Stored data entries:

####################

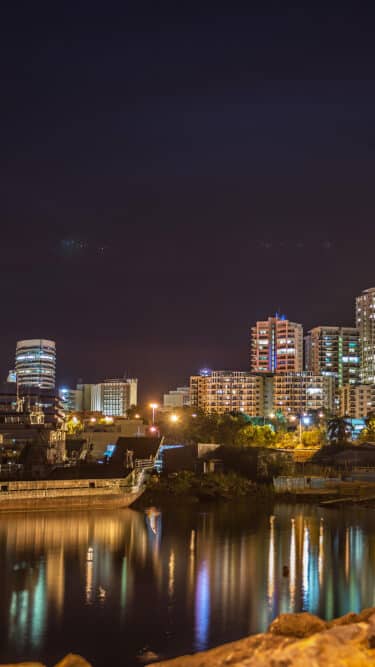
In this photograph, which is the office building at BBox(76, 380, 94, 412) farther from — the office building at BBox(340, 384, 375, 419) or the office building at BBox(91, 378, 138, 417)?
the office building at BBox(340, 384, 375, 419)

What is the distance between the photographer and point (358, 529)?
3094 cm

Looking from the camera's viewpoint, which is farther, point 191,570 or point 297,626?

####################

## WHAT TO PRODUCE
Reproduce the material word for word, from the line containing "What is the" through the end of the material.

## SOLUTION BELOW
What is the distance between the photographer and point (358, 529)?
3094 cm

Looking from the camera's viewpoint, which is farther, point 191,570 or point 297,626?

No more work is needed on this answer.